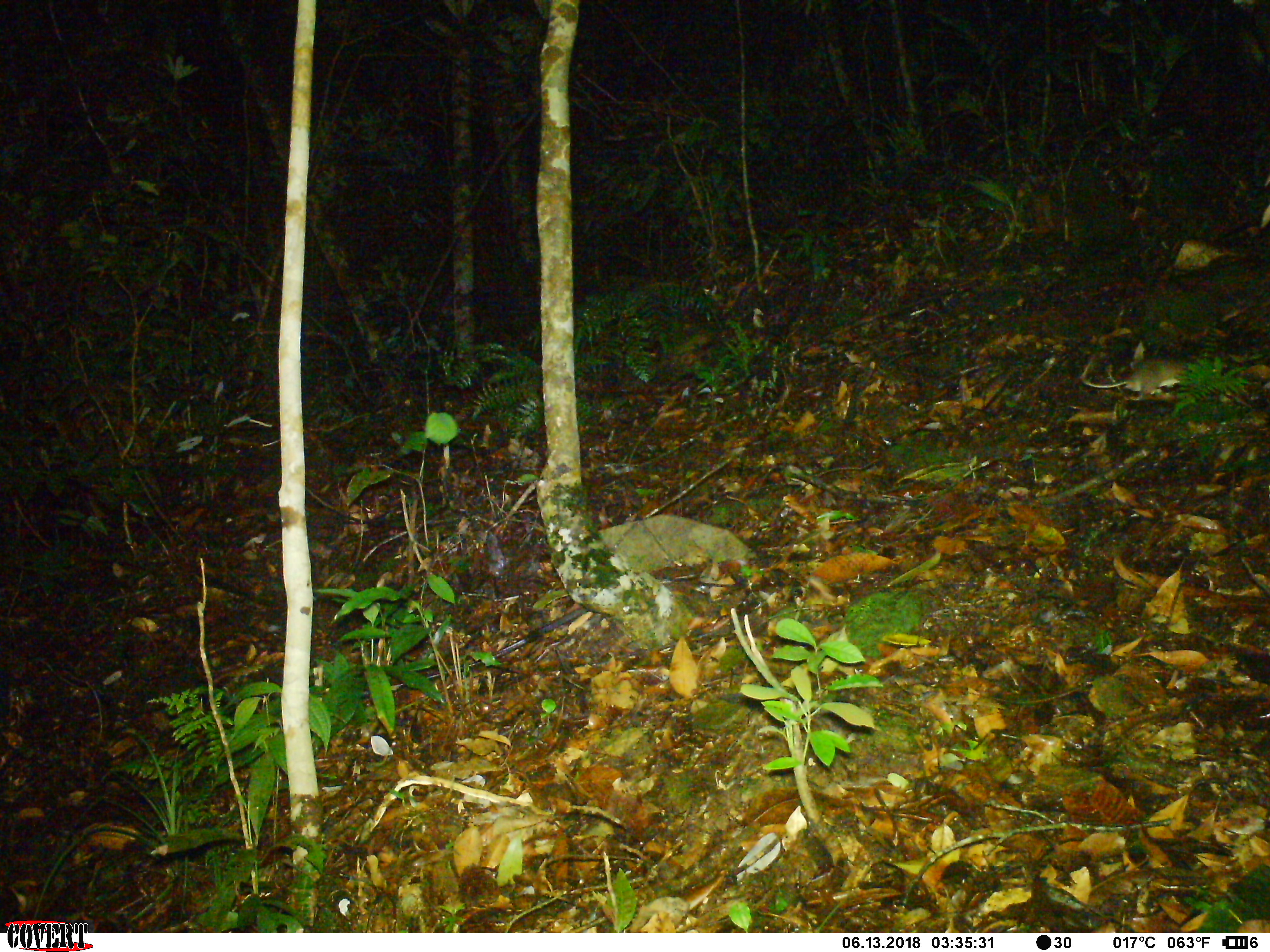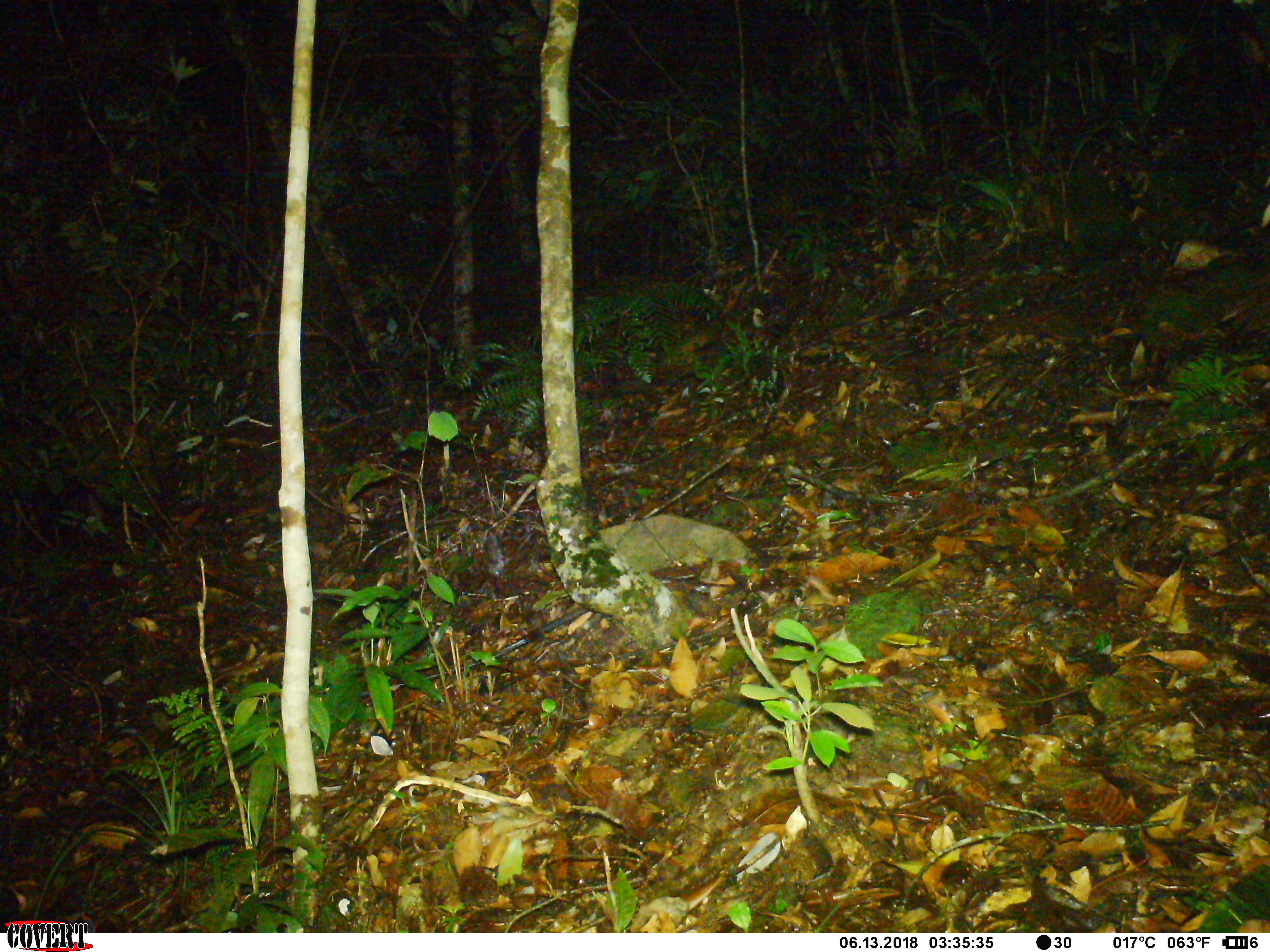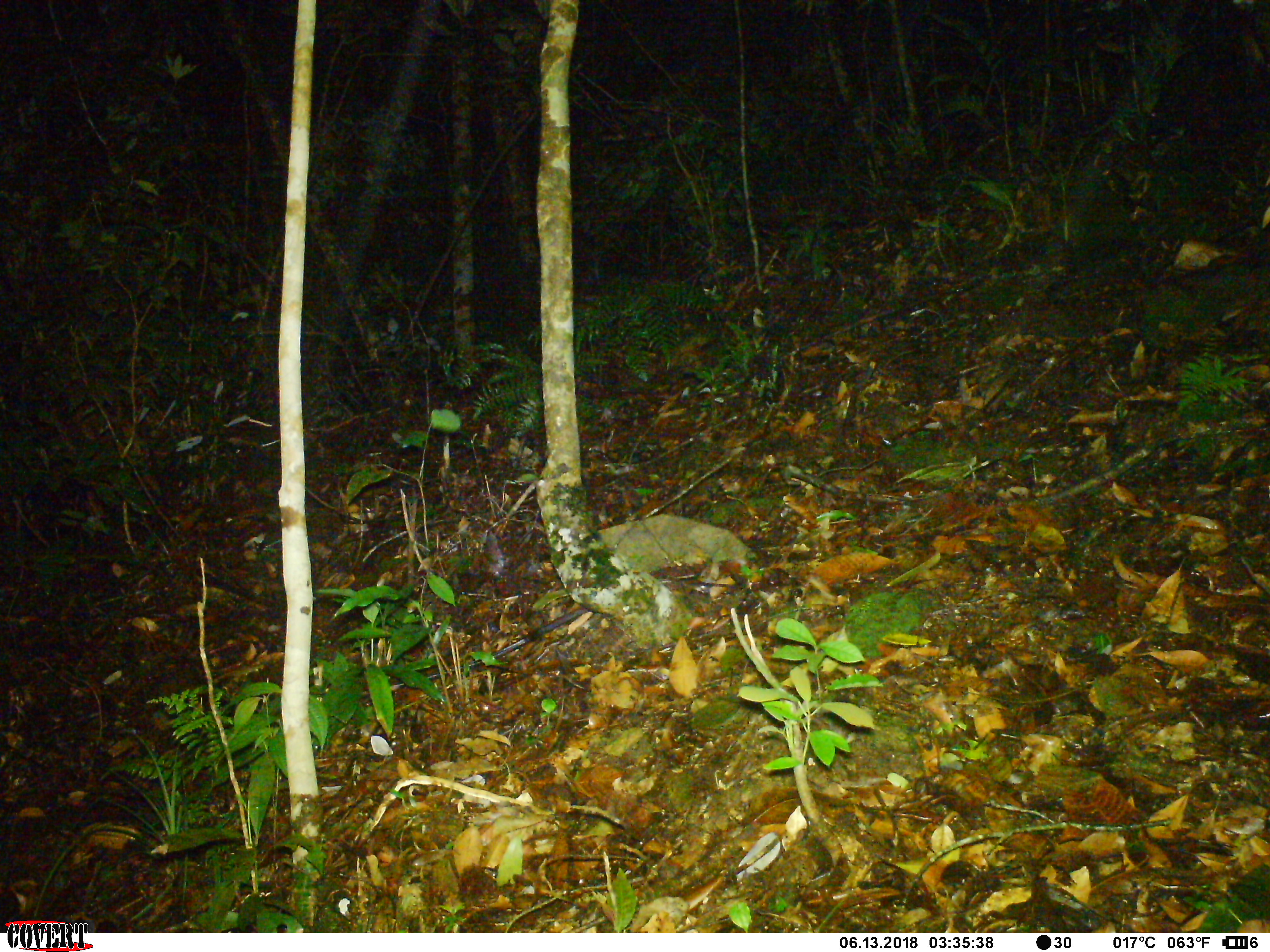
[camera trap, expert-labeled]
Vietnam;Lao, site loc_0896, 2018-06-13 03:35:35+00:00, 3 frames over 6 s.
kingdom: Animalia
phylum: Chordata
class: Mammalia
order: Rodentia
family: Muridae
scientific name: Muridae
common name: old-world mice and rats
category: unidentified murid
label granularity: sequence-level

-------

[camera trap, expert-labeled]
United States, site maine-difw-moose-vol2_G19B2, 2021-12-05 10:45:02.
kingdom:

-------

**BRIEF**
From the material above, copy out every line bearing the string "site".

**TASK SOLUTION**
Vietnam;Lao, site loc_0896, 2018-06-13 03:35:35+00:00, 3 frames over 6 s.
United States, site maine-difw-moose-vol2_G19B2, 2021-12-05 10:45:02.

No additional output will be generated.